__Extracted information__.
════════

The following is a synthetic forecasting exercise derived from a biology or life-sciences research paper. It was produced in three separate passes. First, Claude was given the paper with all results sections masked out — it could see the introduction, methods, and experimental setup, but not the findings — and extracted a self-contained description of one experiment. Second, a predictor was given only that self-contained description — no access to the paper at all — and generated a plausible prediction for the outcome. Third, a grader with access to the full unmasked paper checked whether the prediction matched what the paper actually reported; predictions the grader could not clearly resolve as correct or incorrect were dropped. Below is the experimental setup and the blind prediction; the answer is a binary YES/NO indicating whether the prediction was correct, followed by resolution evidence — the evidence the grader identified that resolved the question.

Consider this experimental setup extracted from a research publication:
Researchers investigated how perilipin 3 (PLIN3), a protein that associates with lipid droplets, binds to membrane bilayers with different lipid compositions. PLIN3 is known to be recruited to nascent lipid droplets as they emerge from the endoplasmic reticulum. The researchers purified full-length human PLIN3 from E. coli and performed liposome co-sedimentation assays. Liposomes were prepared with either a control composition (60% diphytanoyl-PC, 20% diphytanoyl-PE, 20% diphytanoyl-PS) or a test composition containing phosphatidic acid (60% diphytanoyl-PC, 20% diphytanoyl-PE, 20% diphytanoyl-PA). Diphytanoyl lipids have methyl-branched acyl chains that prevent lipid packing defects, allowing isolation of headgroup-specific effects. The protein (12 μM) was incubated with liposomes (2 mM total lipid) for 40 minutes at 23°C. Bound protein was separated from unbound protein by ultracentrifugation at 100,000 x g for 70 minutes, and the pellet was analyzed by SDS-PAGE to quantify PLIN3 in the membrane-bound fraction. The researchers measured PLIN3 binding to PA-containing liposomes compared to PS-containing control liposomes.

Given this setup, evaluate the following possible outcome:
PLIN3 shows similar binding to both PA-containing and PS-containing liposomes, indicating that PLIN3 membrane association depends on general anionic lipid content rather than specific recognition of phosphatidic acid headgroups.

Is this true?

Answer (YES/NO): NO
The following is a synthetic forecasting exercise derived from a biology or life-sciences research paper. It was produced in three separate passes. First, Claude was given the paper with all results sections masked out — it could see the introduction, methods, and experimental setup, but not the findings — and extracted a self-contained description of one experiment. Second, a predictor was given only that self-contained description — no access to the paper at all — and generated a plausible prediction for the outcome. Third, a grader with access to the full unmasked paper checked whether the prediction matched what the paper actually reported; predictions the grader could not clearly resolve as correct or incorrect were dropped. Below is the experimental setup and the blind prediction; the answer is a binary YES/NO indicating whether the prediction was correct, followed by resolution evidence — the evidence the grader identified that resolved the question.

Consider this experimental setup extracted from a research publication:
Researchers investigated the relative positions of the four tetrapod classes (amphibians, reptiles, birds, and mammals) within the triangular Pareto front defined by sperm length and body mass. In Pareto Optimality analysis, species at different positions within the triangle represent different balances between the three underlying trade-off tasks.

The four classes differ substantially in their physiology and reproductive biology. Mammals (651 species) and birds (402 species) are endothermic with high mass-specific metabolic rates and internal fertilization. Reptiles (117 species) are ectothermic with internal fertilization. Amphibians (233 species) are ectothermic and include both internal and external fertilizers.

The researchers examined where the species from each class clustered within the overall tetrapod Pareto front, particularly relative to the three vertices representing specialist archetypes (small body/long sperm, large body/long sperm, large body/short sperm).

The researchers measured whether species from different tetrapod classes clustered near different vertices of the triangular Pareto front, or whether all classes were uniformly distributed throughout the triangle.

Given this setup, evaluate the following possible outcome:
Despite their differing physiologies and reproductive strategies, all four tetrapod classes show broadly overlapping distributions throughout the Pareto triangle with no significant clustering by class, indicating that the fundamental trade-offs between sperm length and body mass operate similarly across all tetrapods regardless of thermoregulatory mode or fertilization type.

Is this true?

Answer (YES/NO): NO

════════

__Task to carry out__. Each line of the material above should be restated word for word.

__Exercise answer__.
The following is a synthetic forecasting exercise derived from a biology or life-sciences research paper. It was produced in three separate passes. First, Claude was given the paper with all results sections masked out — it could see the introduction, methods, and experimental setup, but not the findings — and extracted a self-contained description of one experiment. Second, a predictor was given only that self-contained description — no access to the paper at all — and generated a plausible prediction for the outcome. Third, a grader with access to the full unmasked paper checked whether the prediction matched what the paper actually reported; predictions the grader could not clearly resolve as correct or incorrect were dropped. Below is the experimental setup and the blind prediction; the answer is a binary YES/NO indicating whether the prediction was correct, followed by resolution evidence — the evidence the grader identified that resolved the question.

Consider this experimental setup extracted from a research publication:
Researchers investigated how perilipin 3 (PLIN3), a protein that associates with lipid droplets, binds to membrane bilayers with different lipid compositions. PLIN3 is known to be recruited to nascent lipid droplets as they emerge from the endoplasmic reticulum. The researchers purified full-length human PLIN3 from E. coli and performed liposome co-sedimentation assays. Liposomes were prepared with either a control composition (60% diphytanoyl-PC, 20% diphytanoyl-PE, 20% diphytanoyl-PS) or a test composition containing phosphatidic acid (60% diphytanoyl-PC, 20% diphytanoyl-PE, 20% diphytanoyl-PA). Diphytanoyl lipids have methyl-branched acyl chains that prevent lipid packing defects, allowing isolation of headgroup-specific effects. The protein (12 μM) was incubated with liposomes (2 mM total lipid) for 40 minutes at 23°C. Bound protein was separated from unbound protein by ultracentrifugation at 100,000 x g for 70 minutes, and the pellet was analyzed by SDS-PAGE to quantify PLIN3 in the membrane-bound fraction. The researchers measured PLIN3 binding to PA-containing liposomes compared to PS-containing control liposomes.

Given this setup, evaluate the following possible outcome:
PLIN3 shows similar binding to both PA-containing and PS-containing liposomes, indicating that PLIN3 membrane association depends on general anionic lipid content rather than specific recognition of phosphatidic acid headgroups.

Is this true?

Answer (YES/NO): NO
The following is a synthetic forecasting exercise derived from a biology or life-sciences research paper. It was produced in three separate passes. First, Claude was given the paper with all results sections masked out — it could see the introduction, methods, and experimental setup, but not the findings — and extracted a self-contained description of one experiment. Second, a predictor was given only that self-contained description — no access to the paper at all — and generated a plausible prediction for the outcome. Third, a grader with access to the full unmasked paper checked whether the prediction matched what the paper actually reported; predictions the grader could not clearly resolve as correct or incorrect were dropped. Below is the experimental setup and the blind prediction; the answer is a binary YES/NO indicating whether the prediction was correct, followed by resolution evidence — the evidence the grader identified that resolved the question.

Consider this experimental setup extracted from a research publication:
Researchers investigated the relative positions of the four tetrapod classes (amphibians, reptiles, birds, and mammals) within the triangular Pareto front defined by sperm length and body mass. In Pareto Optimality analysis, species at different positions within the triangle represent different balances between the three underlying trade-off tasks.

The four classes differ substantially in their physiology and reproductive biology. Mammals (651 species) and birds (402 species) are endothermic with high mass-specific metabolic rates and internal fertilization. Reptiles (117 species) are ectothermic with internal fertilization. Amphibians (233 species) are ectothermic and include both internal and external fertilizers.

The researchers examined where the species from each class clustered within the overall tetrapod Pareto front, particularly relative to the three vertices representing specialist archetypes (small body/long sperm, large body/long sperm, large body/short sperm).

The researchers measured whether species from different tetrapod classes clustered near different vertices of the triangular Pareto front, or whether all classes were uniformly distributed throughout the triangle.

Given this setup, evaluate the following possible outcome:
Despite their differing physiologies and reproductive strategies, all four tetrapod classes show broadly overlapping distributions throughout the Pareto triangle with no significant clustering by class, indicating that the fundamental trade-offs between sperm length and body mass operate similarly across all tetrapods regardless of thermoregulatory mode or fertilization type.

Is this true?

Answer (YES/NO): NO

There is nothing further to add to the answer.